I was away from R/C for a while myself, and just got interested again. From what I can tell, just from reading, it looks like nitro is growing more than ever.

It also looks like brushless motors and lipo batteries are going to be eventually accepted by race tracks and sanctioning bodies.

Some of the so called insiders think that 1/8th electric will be the next big trend, because of the advances in lipos and brushless, and because a lot of us like larger scale, without the hassles and mess of nitro.

How's that for someone that just got interested again about a month ago? I'm sure others will give you better and more accurate info. That's just my take after spending a couple of lunch hours at the magazine rack at Barnes 'N Noble. -- Greg


----------



## deadman (Jun 1, 2004)

im kinda anticipating the brushless lipo powered rustler... no big suprise the e maxx hasn't changed but the tc4 has run its course.clodbusters still being modified . 1/8th scale electric would be awsome. ive owned a buggy awhile back (sportwerks mayhem) but always wanted a brushless buggy.... maybe i better hit the newstand also.


----------



## DJ1978 (Sep 26, 2001)

*i/8th scale electric.*

I have been developing kits to convert 1/8th scale's to electric.
I have kits so far for: 
Hyper 7
Losi 8
Kyosho 777 and STR
Mugen MBX5,5R and MBX4
Working on the Jammin buggy and Duratrax Raze

I have attached pics.
See more at www.rcproductdesigns.com
We have a great group of guys in southeast michigan that are working hard to get this going.


----------



## deadman (Jun 1, 2004)

are they competetive to a nitro 1/8?


----------



## Heliopolis (Nov 24, 2005)

Are any of the car companies looking at releasing electric kits or rtr's in 1/8th scale?


----------



## highster (Dec 15, 2002)

Heliopolis said:


> Are any of the car companies looking at releasing electric kits or rtr's in 1/8th scale?


Didn't HPI already release the electric savage? That would be 1/8th scale right?

I'm a born agian newbie too, so don't count what I say as fact.


----------



## Heliopolis (Nov 24, 2005)

highster said:


> Didn't HPI already release the electric savage? That would be 1/8th scale right?
> 
> I'm a born agian newbie too, so don't count what I say as fact.

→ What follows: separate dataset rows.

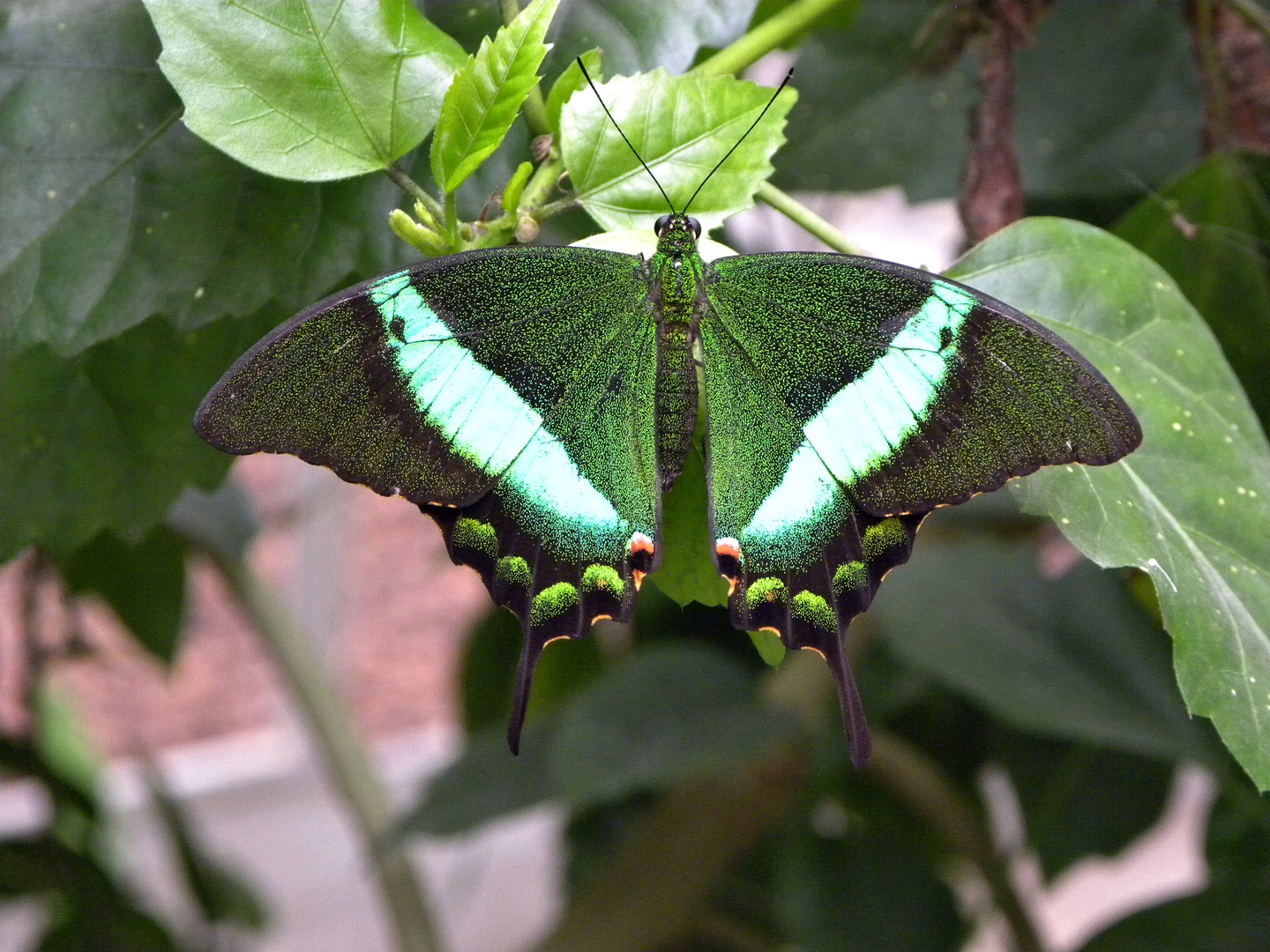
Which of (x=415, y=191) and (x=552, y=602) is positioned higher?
(x=415, y=191)

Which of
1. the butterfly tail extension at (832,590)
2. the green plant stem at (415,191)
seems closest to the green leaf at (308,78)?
the green plant stem at (415,191)

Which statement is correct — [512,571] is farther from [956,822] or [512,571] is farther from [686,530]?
[956,822]

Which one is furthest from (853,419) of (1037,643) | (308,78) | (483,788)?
(483,788)

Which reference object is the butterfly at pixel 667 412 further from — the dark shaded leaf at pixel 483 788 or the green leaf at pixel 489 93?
the dark shaded leaf at pixel 483 788

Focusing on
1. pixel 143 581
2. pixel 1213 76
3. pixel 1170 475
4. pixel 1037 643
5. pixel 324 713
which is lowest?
pixel 324 713

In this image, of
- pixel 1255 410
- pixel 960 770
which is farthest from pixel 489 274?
pixel 960 770
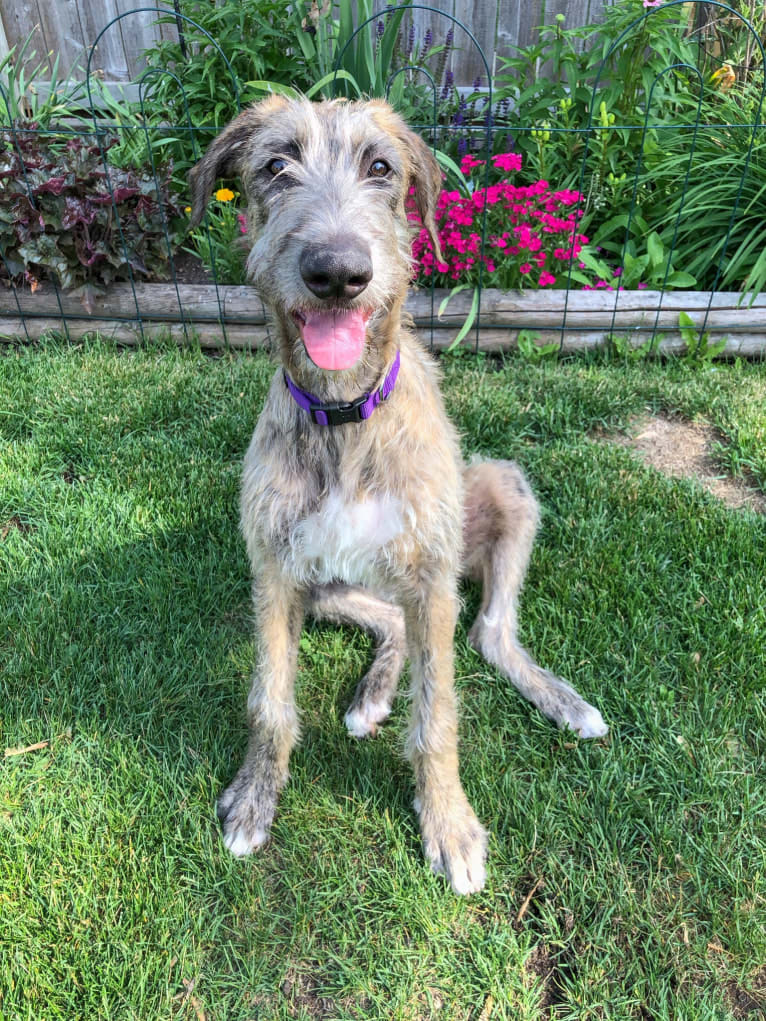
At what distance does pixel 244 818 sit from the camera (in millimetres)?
2627

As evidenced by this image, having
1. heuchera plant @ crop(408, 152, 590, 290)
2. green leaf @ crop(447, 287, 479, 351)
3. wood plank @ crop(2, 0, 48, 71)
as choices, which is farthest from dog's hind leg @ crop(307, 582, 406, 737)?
wood plank @ crop(2, 0, 48, 71)

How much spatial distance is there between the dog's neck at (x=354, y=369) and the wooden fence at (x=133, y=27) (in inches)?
256

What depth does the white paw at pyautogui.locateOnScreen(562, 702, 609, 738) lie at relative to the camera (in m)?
2.90

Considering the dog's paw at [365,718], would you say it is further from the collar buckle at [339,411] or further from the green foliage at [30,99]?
the green foliage at [30,99]

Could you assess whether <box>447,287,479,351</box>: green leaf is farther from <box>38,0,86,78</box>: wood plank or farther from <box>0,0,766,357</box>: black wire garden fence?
<box>38,0,86,78</box>: wood plank

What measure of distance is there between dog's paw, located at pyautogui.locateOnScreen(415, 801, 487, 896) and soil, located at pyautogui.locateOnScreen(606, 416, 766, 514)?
2410mm

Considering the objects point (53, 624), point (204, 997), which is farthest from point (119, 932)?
point (53, 624)

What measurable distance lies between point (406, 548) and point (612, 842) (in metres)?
1.23

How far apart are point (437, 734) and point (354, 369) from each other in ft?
4.22

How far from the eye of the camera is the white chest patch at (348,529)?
2.45 metres

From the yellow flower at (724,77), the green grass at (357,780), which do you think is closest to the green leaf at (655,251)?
the green grass at (357,780)

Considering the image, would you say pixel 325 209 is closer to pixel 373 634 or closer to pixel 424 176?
pixel 424 176

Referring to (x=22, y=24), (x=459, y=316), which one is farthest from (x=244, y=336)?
(x=22, y=24)

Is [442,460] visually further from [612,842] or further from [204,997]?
[204,997]
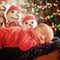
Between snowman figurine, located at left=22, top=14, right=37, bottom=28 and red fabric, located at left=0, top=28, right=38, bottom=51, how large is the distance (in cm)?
4

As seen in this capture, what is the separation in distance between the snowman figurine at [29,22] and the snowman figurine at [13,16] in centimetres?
4

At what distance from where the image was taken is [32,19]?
3.04ft

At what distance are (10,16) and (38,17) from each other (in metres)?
0.17

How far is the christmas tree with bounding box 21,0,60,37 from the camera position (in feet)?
3.06

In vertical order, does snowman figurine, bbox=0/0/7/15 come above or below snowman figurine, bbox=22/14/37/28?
above

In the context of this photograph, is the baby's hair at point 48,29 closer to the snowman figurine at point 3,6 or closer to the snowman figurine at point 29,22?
the snowman figurine at point 29,22

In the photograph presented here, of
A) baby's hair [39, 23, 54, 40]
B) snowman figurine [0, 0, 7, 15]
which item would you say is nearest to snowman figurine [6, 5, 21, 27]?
snowman figurine [0, 0, 7, 15]

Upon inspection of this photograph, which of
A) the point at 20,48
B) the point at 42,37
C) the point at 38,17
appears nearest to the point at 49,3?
the point at 38,17

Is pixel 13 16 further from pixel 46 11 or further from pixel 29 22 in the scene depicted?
pixel 46 11

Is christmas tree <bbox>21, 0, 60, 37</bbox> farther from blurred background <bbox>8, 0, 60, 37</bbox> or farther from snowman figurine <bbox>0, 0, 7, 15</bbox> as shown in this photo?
snowman figurine <bbox>0, 0, 7, 15</bbox>

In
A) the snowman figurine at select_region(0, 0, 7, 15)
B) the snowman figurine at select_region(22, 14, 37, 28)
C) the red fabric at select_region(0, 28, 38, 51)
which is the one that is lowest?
the red fabric at select_region(0, 28, 38, 51)

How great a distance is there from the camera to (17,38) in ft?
2.93

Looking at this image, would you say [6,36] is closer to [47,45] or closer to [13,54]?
[13,54]

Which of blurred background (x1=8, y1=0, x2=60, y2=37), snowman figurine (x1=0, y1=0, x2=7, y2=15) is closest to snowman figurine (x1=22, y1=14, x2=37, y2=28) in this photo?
blurred background (x1=8, y1=0, x2=60, y2=37)
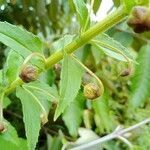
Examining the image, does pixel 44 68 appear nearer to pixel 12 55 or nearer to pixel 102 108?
pixel 12 55

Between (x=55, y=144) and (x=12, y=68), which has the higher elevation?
(x=12, y=68)

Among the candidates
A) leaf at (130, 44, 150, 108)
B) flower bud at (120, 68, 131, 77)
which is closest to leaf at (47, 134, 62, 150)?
leaf at (130, 44, 150, 108)

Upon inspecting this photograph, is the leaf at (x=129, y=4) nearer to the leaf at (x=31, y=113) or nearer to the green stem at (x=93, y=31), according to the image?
the green stem at (x=93, y=31)

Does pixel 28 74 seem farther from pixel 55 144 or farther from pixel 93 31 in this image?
pixel 55 144

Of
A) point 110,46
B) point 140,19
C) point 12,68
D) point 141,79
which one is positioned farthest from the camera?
point 141,79

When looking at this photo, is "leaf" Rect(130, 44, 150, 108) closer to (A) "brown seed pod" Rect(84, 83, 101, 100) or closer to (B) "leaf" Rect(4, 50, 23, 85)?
(B) "leaf" Rect(4, 50, 23, 85)

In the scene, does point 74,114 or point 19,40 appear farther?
point 74,114

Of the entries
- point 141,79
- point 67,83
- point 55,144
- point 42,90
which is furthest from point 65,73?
point 55,144

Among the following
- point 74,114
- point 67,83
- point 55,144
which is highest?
point 67,83
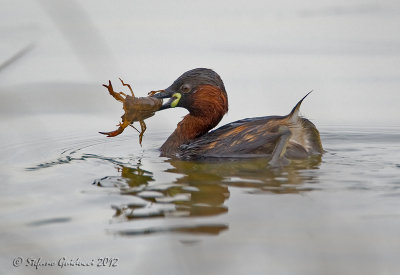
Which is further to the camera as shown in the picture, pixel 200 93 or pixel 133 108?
pixel 200 93

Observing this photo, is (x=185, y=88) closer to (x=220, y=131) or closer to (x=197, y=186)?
(x=220, y=131)

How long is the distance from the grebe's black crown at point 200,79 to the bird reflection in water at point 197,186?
1060mm

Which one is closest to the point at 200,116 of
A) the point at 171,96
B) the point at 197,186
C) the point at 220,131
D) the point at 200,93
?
the point at 200,93

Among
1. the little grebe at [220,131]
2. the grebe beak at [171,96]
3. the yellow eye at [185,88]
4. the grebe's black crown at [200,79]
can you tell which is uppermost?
the grebe's black crown at [200,79]

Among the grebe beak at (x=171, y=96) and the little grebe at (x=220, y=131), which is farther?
the grebe beak at (x=171, y=96)

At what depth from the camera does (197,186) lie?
5.62 metres

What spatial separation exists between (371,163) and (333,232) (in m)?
2.92

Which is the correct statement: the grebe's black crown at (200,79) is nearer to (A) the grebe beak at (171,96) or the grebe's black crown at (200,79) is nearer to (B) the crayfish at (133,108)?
(A) the grebe beak at (171,96)

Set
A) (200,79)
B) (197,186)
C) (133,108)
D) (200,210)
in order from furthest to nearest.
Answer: (200,79) < (133,108) < (197,186) < (200,210)

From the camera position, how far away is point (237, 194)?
17.3 feet

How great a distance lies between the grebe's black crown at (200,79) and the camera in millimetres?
7547

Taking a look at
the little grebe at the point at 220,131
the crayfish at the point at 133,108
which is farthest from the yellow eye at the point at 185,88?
the crayfish at the point at 133,108

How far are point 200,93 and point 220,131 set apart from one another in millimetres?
634

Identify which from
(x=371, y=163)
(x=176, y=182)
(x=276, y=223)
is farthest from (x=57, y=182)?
(x=371, y=163)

I think it's 1/10th scale.

http://www.rc-trucks.org/hpi-e-savage.htm


----------



## highster (Dec 15, 2002)

You are right, looking at the deminsions, it is about 4.5" shorter than the savage 25 was.


----------



## jbrow1 (Aug 18, 2005)

deadman said:


> are they competetive to a nitro 1/8?


Yes they are. As always driver determines how good the car is too though. But I just had a hell of a race two weeks ago with my nitro prospec against a electric losi 8ight. hahaha, went down to the wire and he beat me and bumped. I didn't even know it was an electric until I was marshalling him in the next main since he bumped!!! lol that was funny.


----------